Task objective ▸
No pictures should appear in the copy; otherwise retype the entries exactly.

Exercise data ▸
*** Block opens ***
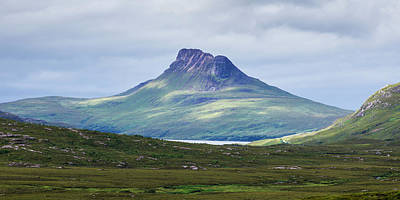 Highlands Of Scotland Photograph - Peak Of A Mountain Under A Cloudy Sky by Keith Levit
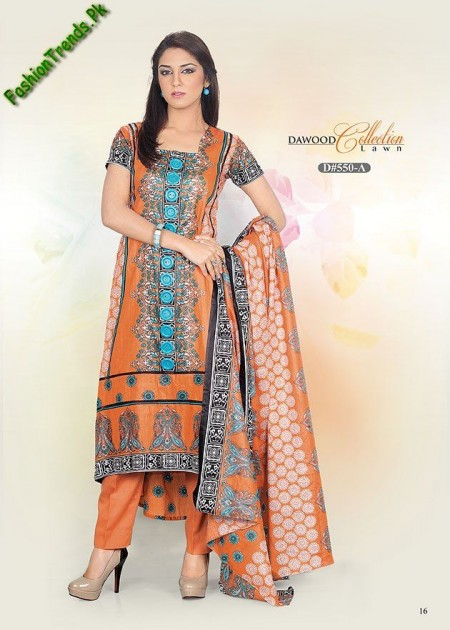 DAWOOD Spring Lawn Dresses 2013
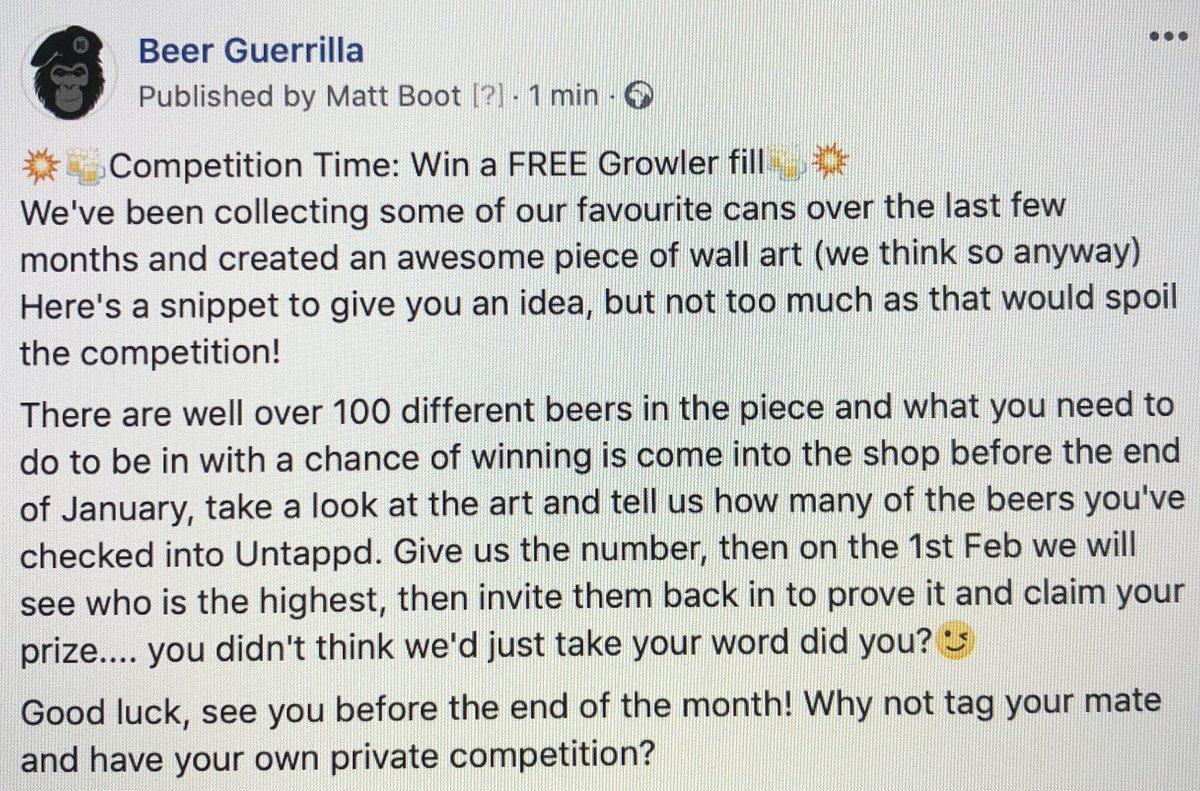 Beer_Guerrilla photo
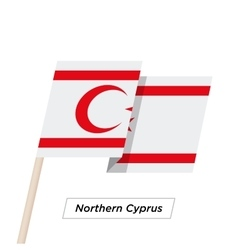Northern cyprus ribbon waving flag isolated on vector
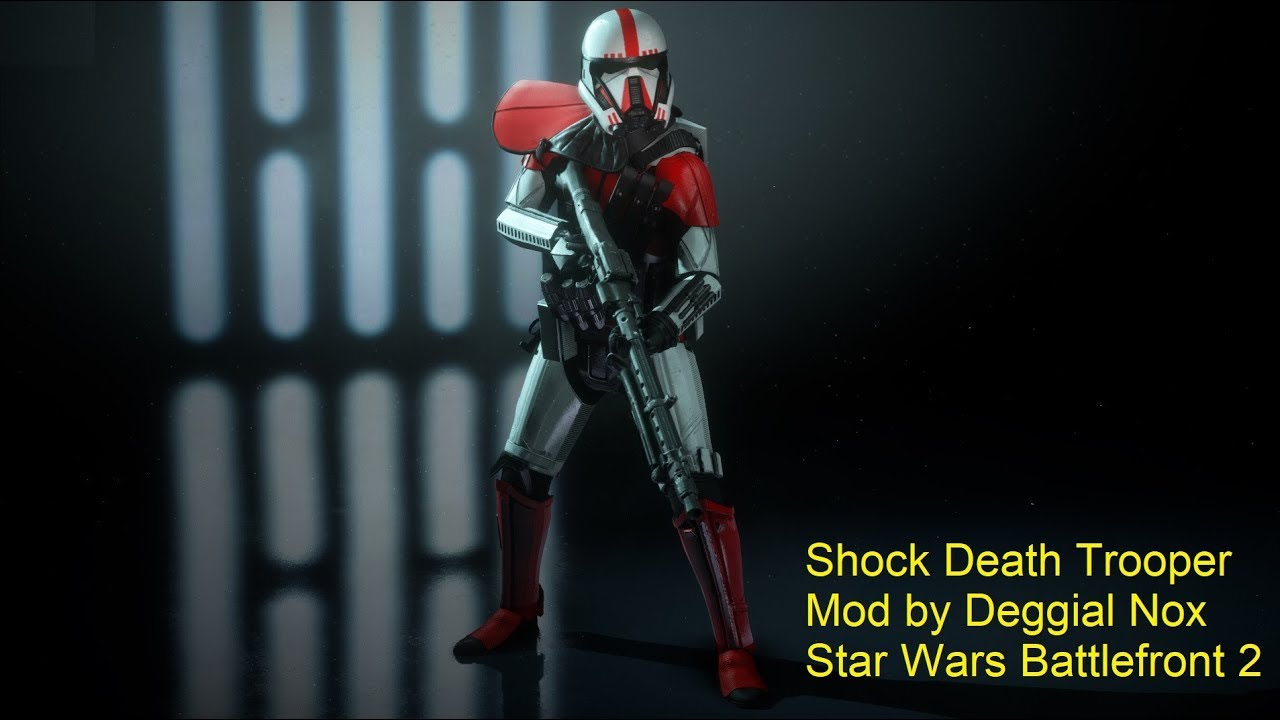 Shock Death Trooper Mod Star Wars Battlefront 2
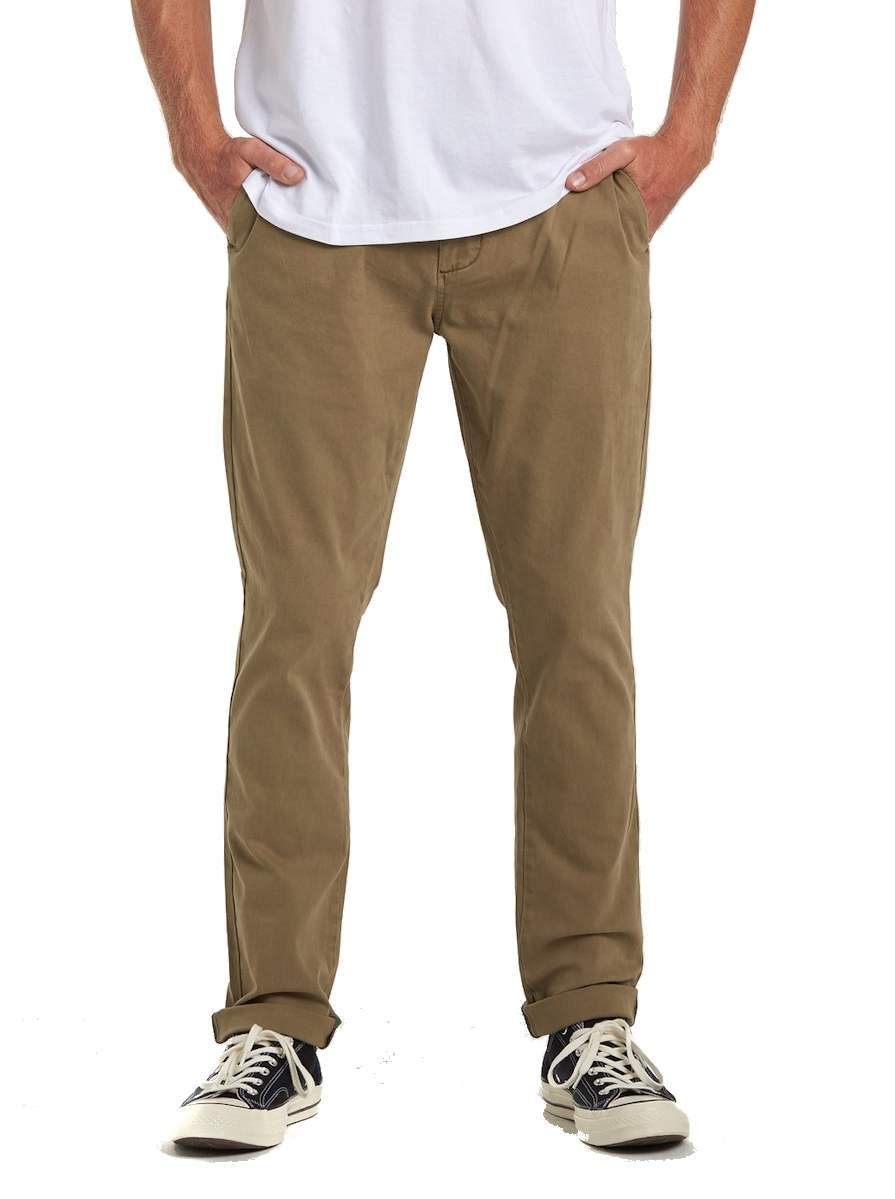 Billabong New Order Chino Pants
*** Block closes ***
Result below ▸
 Highlands Of Scotland Photograph - Peak Of A Mountain Under A Cloudy Sky by Keith Levit
 DAWOOD Spring Lawn Dresses 2013
 Beer_Guerrilla photo
Northern cyprus ribbon waving flag isolated on vector
 Shock Death Trooper Mod Star Wars Battlefront 2
 Billabong New Order Chino Pants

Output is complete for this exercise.